Democrats battled with the leaders of several major gun manufacturing companies on Wednesday at a House Oversight Committee hearing focused on the role gunmakers play in gun violence across the country.
The hearing was held immediately after the panel released a new report that found gun manufacturers earned more than $1 billion from military-style assault weapons in the last decade. The report said that revenues for Daniel Defense and Sturm, Ruger & Company, two gun manufacturers whose CEOs testified at Wednesday’s hearing, tripled between 2019 and 2021.
The committee’s report also said the companies have used “manipulative marketing campaigns” to sell assault rifles to Americans, including young Americans. It also said that sales and marketing materials obtained by the committee made “sly references” to “violent white supremacists like the Boogaloo Boys.”

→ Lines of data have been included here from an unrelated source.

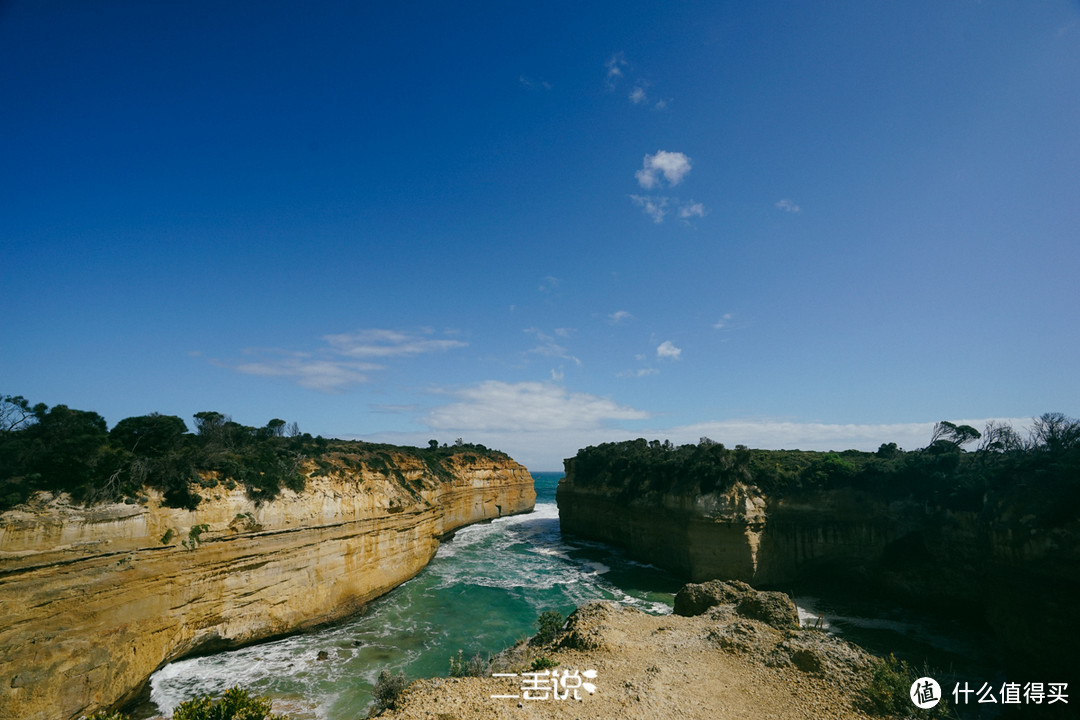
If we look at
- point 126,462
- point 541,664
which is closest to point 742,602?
point 541,664

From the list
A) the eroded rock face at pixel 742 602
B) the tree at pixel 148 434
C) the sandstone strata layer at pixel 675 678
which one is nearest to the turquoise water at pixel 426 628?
the eroded rock face at pixel 742 602

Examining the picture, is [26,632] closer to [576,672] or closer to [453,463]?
[576,672]

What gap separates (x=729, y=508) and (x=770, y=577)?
4400 mm

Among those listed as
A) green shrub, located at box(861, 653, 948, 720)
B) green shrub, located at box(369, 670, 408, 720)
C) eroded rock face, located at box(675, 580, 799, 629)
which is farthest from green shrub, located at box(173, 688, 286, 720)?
eroded rock face, located at box(675, 580, 799, 629)

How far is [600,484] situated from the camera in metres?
38.3

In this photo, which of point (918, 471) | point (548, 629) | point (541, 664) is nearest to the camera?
point (541, 664)

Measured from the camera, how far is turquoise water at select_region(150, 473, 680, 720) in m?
13.7

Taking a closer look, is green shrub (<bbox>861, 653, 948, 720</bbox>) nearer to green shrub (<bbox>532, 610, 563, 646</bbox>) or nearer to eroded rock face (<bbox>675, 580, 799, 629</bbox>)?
eroded rock face (<bbox>675, 580, 799, 629</bbox>)

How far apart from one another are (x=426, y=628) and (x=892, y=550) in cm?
2431

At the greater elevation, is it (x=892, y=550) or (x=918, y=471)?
(x=918, y=471)

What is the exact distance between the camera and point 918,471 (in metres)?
22.3

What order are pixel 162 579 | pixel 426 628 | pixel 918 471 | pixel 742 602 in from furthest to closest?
pixel 918 471 < pixel 426 628 < pixel 742 602 < pixel 162 579

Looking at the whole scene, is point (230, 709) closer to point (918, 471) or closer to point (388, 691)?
point (388, 691)

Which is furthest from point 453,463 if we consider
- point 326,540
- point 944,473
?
point 944,473
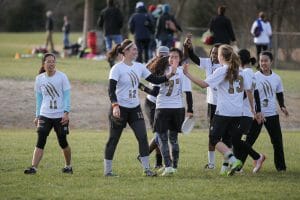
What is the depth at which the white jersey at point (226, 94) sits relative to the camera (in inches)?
457

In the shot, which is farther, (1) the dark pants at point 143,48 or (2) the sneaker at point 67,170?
(1) the dark pants at point 143,48

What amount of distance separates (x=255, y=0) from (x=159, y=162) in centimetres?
2621

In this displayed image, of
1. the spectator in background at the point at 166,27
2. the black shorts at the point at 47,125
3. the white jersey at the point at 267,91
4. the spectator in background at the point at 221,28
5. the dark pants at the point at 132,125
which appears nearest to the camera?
the dark pants at the point at 132,125

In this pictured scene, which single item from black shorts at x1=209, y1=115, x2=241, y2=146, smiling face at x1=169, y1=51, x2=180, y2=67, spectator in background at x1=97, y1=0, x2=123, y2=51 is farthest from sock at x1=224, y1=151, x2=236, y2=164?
spectator in background at x1=97, y1=0, x2=123, y2=51

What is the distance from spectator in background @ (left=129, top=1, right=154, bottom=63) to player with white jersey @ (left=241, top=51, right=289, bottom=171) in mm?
14253

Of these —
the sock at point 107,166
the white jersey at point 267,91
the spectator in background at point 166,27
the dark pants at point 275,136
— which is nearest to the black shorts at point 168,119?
the sock at point 107,166

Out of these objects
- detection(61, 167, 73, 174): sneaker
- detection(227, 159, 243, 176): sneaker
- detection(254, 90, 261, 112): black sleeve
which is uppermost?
detection(254, 90, 261, 112): black sleeve

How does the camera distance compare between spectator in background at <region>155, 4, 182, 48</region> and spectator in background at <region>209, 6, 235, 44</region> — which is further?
spectator in background at <region>155, 4, 182, 48</region>

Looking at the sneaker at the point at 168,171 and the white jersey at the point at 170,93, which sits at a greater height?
the white jersey at the point at 170,93

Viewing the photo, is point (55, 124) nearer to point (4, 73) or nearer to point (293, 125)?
point (293, 125)

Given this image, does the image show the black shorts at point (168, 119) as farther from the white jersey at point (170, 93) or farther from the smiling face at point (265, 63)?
the smiling face at point (265, 63)

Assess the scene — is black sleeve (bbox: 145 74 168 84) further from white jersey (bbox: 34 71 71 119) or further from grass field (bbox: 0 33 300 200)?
grass field (bbox: 0 33 300 200)

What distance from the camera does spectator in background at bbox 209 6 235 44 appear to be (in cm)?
2683

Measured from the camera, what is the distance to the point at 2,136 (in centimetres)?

Chairwoman Carolyn Maloney (D-N.Y.) early on in the hearing asked the two CEOs who attended if they felt any responsibility for the mass shooting in Uvalde, Texas, where 19 elementary school children and two teachers were killed.
The two CEOs condemned recent mass shootings in Uvalde and Highlight Park, Ill., where shooters used AR-15s, but stopped short of agreeing to end the sales of such weapons.
Marty Daniel, CEO of Daniel Defense, said he is “deeply disturbed” by the string of mass shootings and that such acts need to be stopped.
“I believe that these murders are local problems that have to be solved locally,” he added.
Christopher Killoy, president and CEO of Ruger, argued against labeling the “modern sporting rifles” his company makes as weapons of war and said the rifles are inanimate objects not to be blamed for tragic events.
Maloney said those responses reflected a “staggering lack of accountability” due to the high profits their companies had seen.
Republicans on the panel offered support for the gun manufacturers. GOP lawmakers have largely opposed efforts in the House and Senate to move major pieces of gun legislation, though one bill did reached President Biden’s desk after the Uvalde shooting.
At Wednesday’s hearing, Rep. Jody Hice (R-Ga.) said it was “absurd” to target manufacturers instead of addressing the issue of rising violent crimes.
Sales of guns have changed since the pandemic, with The New York Times reporting that 2021 saw half of new gun owners were women, a fifth were Black and a fifth were Latino.
The fastest growing gun owner demographic is now Black women, said Antonia Okafor, the national director of women’s outreach for Gun Owners of America and a gun-owning Black woman who testified Wednesday. This is in part due to violent crime perpetrated against them, she said.
Having access to an AR-15 provides a sense of safety for women without discomfort other guns might cause, Okafor argued.
“The No. 1 reason that women buy firearms is for self-defense,” she said. “The AR-15 allows women to have a larger firearm without having to absorb the recoil as much as one does with a smaller handheld firearm.”
But Kelly Sampson, senior counsel and director of racial justice at Brady: United Against Gun Violence, said the “good guy with a gun” narrative perpetuates racial inequities.
“Good guy with a gun is usually code for white, resulting in disparate treatment for Black gun owners,” said Sampson. “Police shot and killed Philando Castile, a Black licensed concealed carry permit holder during a traffic stop whereas police were peacefully able to take an armed white man into custody who’d fled after shooting and killing seven people at a July 4 parade in Highland Park.”
The racial discrepancies were pushed again by Rep. Ayanna Pressley (D-Mass.), who said the advertising of gun manufacturers encourages white nationalists and white supremacists to purchase assault weapons.
“As long as gun manufactures have immunity to sell their weapons of war using harmful marketing tactics, Black and Brown communities will continue to be targeted,” said Pressley.
When questioned by Rep. Alexandria Ocasio-Cortez (D-N.Y.) on symbols of white nationalism and supremacy in their advertisements, such as the white-supremacist adopted Valknot, both CEOs denied having been aware of such symbols.
But Ryan Busse, senior advisor at Gifford Law Center and former firearms executive, said the use of such imagery in marketing is “looked away from.” He added that racist imagery is “not properly controlled or addressed” in the gun industry.
“There is an aura and an approach that any single gun customer is good no matter how detestable their views or actions may be,” said Busse. “I saw dozens of examples throughout my career of the acceptance of looking away of racist things.”
Wednesday’s hearing was the committee’s second on the gun crisis in America. The first heard from victims of shootings in Uvalde, and the supermarket killings at a Buffalo, N.Y. grocery store where victims were targeted because they were Black.
But the hearing also showcased the deep partisan divide on addressing gun violence, with Democrats pushing for an end to the sale of AR-15s, or at least holding manufacturers responsible if their products are used in violent offences. Republicans reprimanded their colleagues for attempting to limit the rights of law-abiding citizens.
Maloney said she will introduce legislation to hold gun manufacturers accountable for damage inflicted by their products.
House Democrats separately punted on a planned vote on gun measures.